Sunday, July 20, 2008

Effect of dimebon on cognition, activities of daily living, behaviour, and global function in patients with mild-to-moderate Alzheimer's disease: a randomised, double-blind, placebo-controlled study

Prof Rachelle S Doody
20 july 2008--Although treatments for Alzheimer's disease sometimes improve cognition, functional ability, or behaviour compared with baseline levels, such improvements are inconsistent across studies and measures, and effects diminish over time. More effective treatments are needed. We assessed the safety, tolerability, and efficacy of dimebon in the treatment of patients with mild-to-moderate Alzheimer's disease.

Methods
We enrolled 183 patients with mild-to-moderate Alzheimer's disease (mini-mental state examination [MMSE] scores 10–24) at 11 sites in Russia. Patients were randomly assigned by a computer-generated randomisation scheme to receive oral dimebon, 20 mg three times a day (60 mg/day [n=89]), or matched placebo (n=94). Other antidementia drugs were not allowed. The primary outcome measure assessed cognition, the difference in mean change from baseline to week 26, or last completed observation on the cognitive subscale of the Alzheimer's disease assessment scale (ADAS-cog).

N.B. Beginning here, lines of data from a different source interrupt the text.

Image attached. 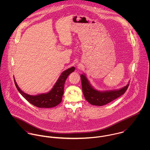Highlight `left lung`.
<instances>
[{
  "label": "left lung",
  "mask_w": 150,
  "mask_h": 150,
  "mask_svg": "<svg viewBox=\"0 0 150 150\" xmlns=\"http://www.w3.org/2000/svg\"><path fill=\"white\" fill-rule=\"evenodd\" d=\"M82 89L86 100L91 105L101 106L113 101L122 95L127 90L129 84L123 88L112 91H99L91 85L86 75L81 74Z\"/></svg>",
  "instance_id": "8db88e82"
}]
</instances>
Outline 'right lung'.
<instances>
[{"label":"right lung","mask_w":150,"mask_h":150,"mask_svg":"<svg viewBox=\"0 0 150 150\" xmlns=\"http://www.w3.org/2000/svg\"><path fill=\"white\" fill-rule=\"evenodd\" d=\"M74 70L75 67H71L64 70L61 73L58 80L49 92L35 96L30 95L23 92L18 87L14 78V80L15 85L19 92L30 103L39 108H51L57 106L61 102L64 91L65 81L68 76L74 71Z\"/></svg>","instance_id":"right-lung-1"}]
</instances>
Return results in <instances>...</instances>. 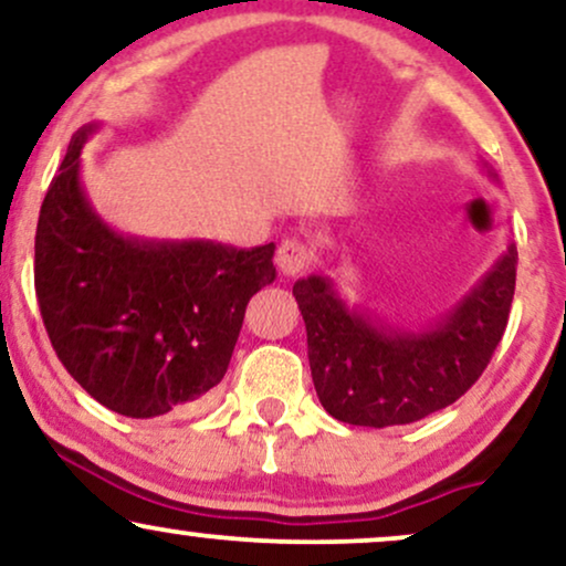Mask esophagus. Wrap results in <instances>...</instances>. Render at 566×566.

All patients and study personnel were blinded throughout the study. We compared dimebon with placebo with an intention-to-treat analysis, with last observation carried forward (ITT-LOCF) imputation. Analyses were repeated on the fully evaluable population, defined as all patients in the intention-to-treat population who had an ADAS-cog at week 26 and at least 80% compliance. 134 patients (68 in dimebon group, 66 in placebo group) enrolled in the 6-month blinded extension phase of the study. This trial is registered with Clinicaltrials.gov, number NCT00377715.

Findings
155 (85%) patients completed the trial (78 [88%] in dimebon group, 77 [82%] in placebo group). Treatment with dimebon resulted in significant benefits in ADAS-cog compared with placebo (ITT-LOCF) at week 26 (mean drug-placebo difference −4·0 [95% CI −5·73 to −2·28]; p<0·0001). Results of the ITT-LOCF and the evaluable population analyses were much the same for all measures. Patients given dimebon were significantly improved over baseline for ADAS-cog (mean difference −1·9 [−2·92 to −0·85]; p=0·0005). Dimebon was well tolerated: dry mouth and depressed mood or depression were the most common adverse events associated with dimebon (12 [14%] patients for each symptom by week 26). The percentage of patients who had adverse events in the two groups did not differ.

Interpretation
Dimebon was safe, well tolerated, and significantly improved the clinical course of patients with mild-to-moderate Alzheimer's disease.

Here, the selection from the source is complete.